Although this bunker’s construction is surrounded by mystery and debate, the tunnels underneath South London still prove to be an interesting look into the past.
I was asked fairly last minute to join this tour, but I’m so glad I did. Hidden History Tours operate visits to derelict, lesser known and hidden locations of historical significance. Today’s tour was of Ashley Road Deep Shelter, a bunker tucked away in woodland on the outskirts of Epsom.
The group of us gathered at the edge of a wooded area, sunlight slicing through the branches as rainwater that had recently fallen dripped from the leaves down onto us. We were welcomed to the tour and before long were walking down the gentle gradient towards the bunker’s doorway that sat embedded in a cliff face in front of us.

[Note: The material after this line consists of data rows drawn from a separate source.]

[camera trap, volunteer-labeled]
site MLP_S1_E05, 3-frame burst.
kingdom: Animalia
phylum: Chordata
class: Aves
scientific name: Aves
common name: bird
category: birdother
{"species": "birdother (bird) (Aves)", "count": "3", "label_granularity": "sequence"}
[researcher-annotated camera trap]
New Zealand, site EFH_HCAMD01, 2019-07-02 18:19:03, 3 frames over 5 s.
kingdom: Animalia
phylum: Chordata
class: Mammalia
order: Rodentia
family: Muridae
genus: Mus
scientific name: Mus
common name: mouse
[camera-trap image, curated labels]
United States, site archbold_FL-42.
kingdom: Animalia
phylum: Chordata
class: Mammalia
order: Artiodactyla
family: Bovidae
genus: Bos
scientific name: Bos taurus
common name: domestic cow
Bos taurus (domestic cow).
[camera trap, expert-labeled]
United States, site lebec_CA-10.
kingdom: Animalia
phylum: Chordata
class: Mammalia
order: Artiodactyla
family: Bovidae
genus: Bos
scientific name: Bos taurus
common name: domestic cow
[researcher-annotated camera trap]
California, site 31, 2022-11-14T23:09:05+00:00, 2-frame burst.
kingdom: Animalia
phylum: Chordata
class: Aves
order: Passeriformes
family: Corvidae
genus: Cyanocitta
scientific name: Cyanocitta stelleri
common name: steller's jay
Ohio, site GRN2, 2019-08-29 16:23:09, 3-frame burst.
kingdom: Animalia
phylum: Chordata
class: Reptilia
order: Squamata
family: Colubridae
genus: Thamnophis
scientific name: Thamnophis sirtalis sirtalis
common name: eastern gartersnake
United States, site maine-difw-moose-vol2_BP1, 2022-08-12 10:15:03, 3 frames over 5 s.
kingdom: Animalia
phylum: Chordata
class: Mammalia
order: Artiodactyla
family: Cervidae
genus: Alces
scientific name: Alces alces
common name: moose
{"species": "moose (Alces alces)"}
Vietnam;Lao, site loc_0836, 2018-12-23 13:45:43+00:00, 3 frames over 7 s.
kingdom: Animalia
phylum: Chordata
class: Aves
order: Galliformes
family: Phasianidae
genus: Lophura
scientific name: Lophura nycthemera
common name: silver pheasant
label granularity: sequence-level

In 1937, it is thought that a member of the Durdans family, theorised (and most likely to be) the eccentric Lady Sybil Grant, started the some form of underground constrcution on the site. The purpose of this underground bunker has remained elusive and lost to history as the project was private rather than public. While it’s possible there could be documentation which explains the bunkers original purpose, it hasn’t been found yet and all we can do in the modern day is speculate.
Theories about the bunker’s original construction range from an extension of the London Underground (highly unlikely), to being a mausoleum (a bit less unlikely) to being a private air raid shelter (the most likely explanation). With the Second World War looming, many people had taken to constructing their own private Anderson Air Raid shelters, this was just another shelter built in the run up to the biggest conflict the world was yet to see.
A local journalist we met on the tour was convinced the bunker was constructed as a private shelter with the charitable aim of protecting as many people from German air raid bombs. Regardless of the reason, Epsom council requisitioned the land in 1941. Records show that the price of building the bunker (£26,658, ~£1,3 million in today’s money) to the specification it stands today was very low, supporting the rumours that there was already some kind of underground construction on the site. Taking only one year to erect, the shelter could accommodate 1500 people, though it wasn’t completed in time to offer protection from the Blitz.
Back to the modern day, we stepped through the door frame and underground. The entrance corridor snaked left and right before straightening out, airsoft banners draped the walls. Directly ahead of us was a thick brick blast wall. We all manoeuvred around it and faced down into the bunker.
Back in the war, the bunker was referred to as a damp and crammed space. Being inside today, it was easy to imagine how crammed it must have been back in the day. Even with our small tour group, it wasn’t the biggest space to move around in and when you factor everything the bunker would have needed to be functional, such as rations, beds, technical equipment and of course: people, suddenly the idea of what wartime folk must’ve faced became very real.
As we made our way deeper in the grid-layout of the bunker, the brick arches that were keeping us from being crushed made way for metal sheets, before finally becoming purely chalk rock that had been excavated, with nothing but a net to prevent stones from knocking you on the head.
Our guide was very thorough with his tour, giving us local testimonial from the war, history about the bunker and local area from during the war up to the present day, photographs and even video footage which showed what wartime England was like for those who would’ve used this bunker as refuge.
One thing our tour guide explained in great detail was what exactly it was the people here needed protecting from, the V1, the V2, incendiary bombs, chemical bombs, gas bombs, the lot. Hearing the testimonials of how people would listen for the buzzing, screeching and whine of the bombs and planes really brought you back to the resolute of how many lives this bunker saved. It’s hard to imagine the children of that time staring at the sky, watching a plane go by and quietly thinking to themselves if it was a British plane or if they needed to run for their lives.
Normally during Urban Explores, it’s the little details that reveal the story of somewhere, the things which are left behind normally tell stories about the place, the people that lived, stayed or worked there and what happened. Very rarely is such history laid out in such a clear format, from the mysterious start to the modern history of the bunker being used for airsoft. If you get the chance to take a tour of Ashley Road Air Raid Shelter, we can’t recommend it enough.